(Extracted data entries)
###
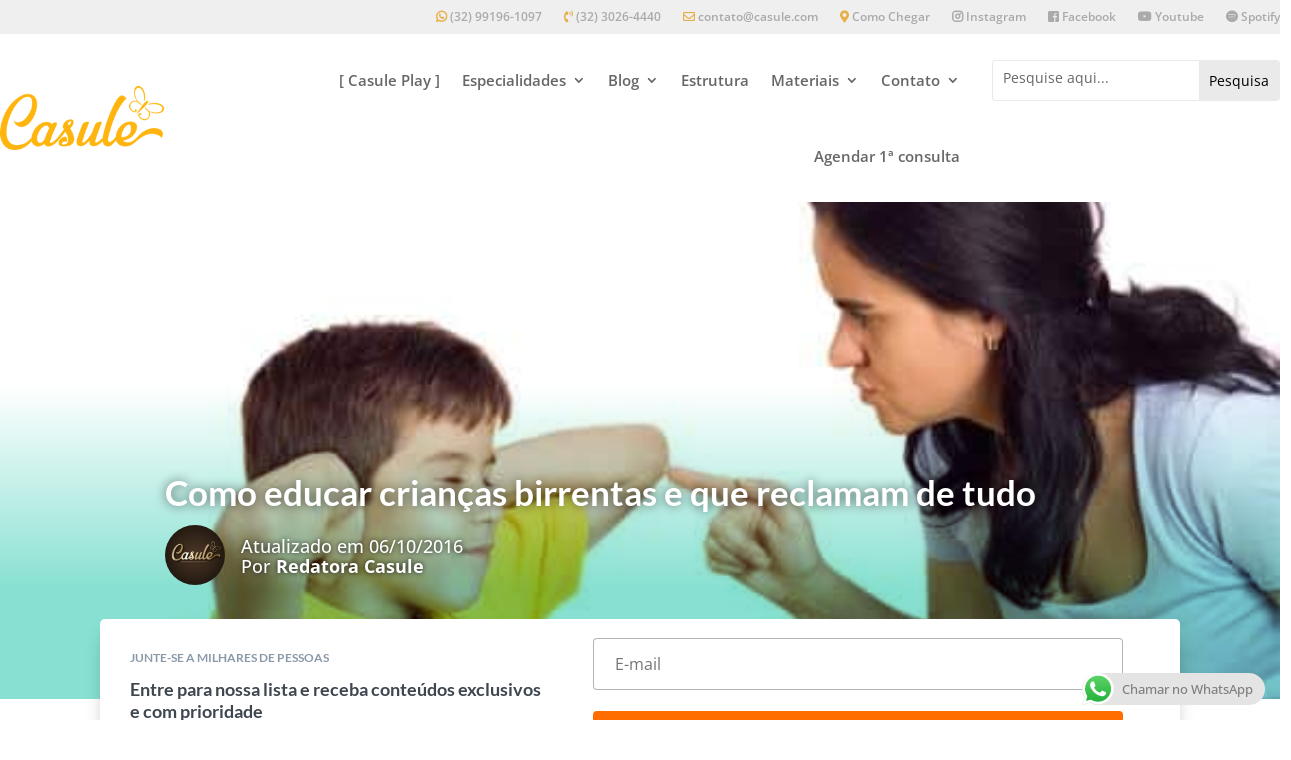

--- FILE ---
content_type: text/html; charset=utf-8
request_url: https://www.google.com/recaptcha/api2/aframe
body_size: 136
content:
<!DOCTYPE HTML><html><head><meta http-equiv="content-type" content="text/html; charset=UTF-8"></head><body><script nonce="-EKHgx-IswklosAKj4A8mA">/** Anti-fraud and anti-abuse applications only. See google.com/recaptcha */ try{var clients={'sodar':'https://pagead2.googlesyndication.com/pagead/sodar?'};window.addEventListener("message",function(a){try{if(a.source===window.parent){var b=JSON.parse(a.data);var c=clients[b['id']];if(c){var d=document.createElement('img');d.src=c+b['params']+'&rc='+(localStorage.getItem("rc::a")?sessionStorage.getItem("rc::b"):"");window.document.body.appendChild(d);sessionStorage.setItem("rc::e",parseInt(sessionStorage.getItem("rc::e")||0)+1);localStorage.setItem("rc::h",'1768927818308');}}}catch(b){}});window.parent.postMessage("_grecaptcha_ready", "*");}catch(b){}</script></body></html>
###
**Goal of the exercise:** Write every line above out again exactly; pictures do not belong in the copy.

**Reply:**
--- FILE ---
content_type: text/html; charset=utf-8
request_url: https://www.google.com/recaptcha/api2/aframe
body_size: 136
content:
<!DOCTYPE HTML><html><head><meta http-equiv="content-type" content="text/html; charset=UTF-8"></head><body><script nonce="-EKHgx-IswklosAKj4A8mA">/** Anti-fraud and anti-abuse applications only. See google.com/recaptcha */ try{var clients={'sodar':'https://pagead2.googlesyndication.com/pagead/sodar?'};window.addEventListener("message",function(a){try{if(a.source===window.parent){var b=JSON.parse(a.data);var c=clients[b['id']];if(c){var d=document.createElement('img');d.src=c+b['params']+'&rc='+(localStorage.getItem("rc::a")?sessionStorage.getItem("rc::b"):"");window.document.body.appendChild(d);sessionStorage.setItem("rc::e",parseInt(sessionStorage.getItem("rc::e")||0)+1);localStorage.setItem("rc::h",'1768927818308');}}}catch(b){}});window.parent.postMessage("_grecaptcha_ready", "*");}catch(b){}</script></body></html>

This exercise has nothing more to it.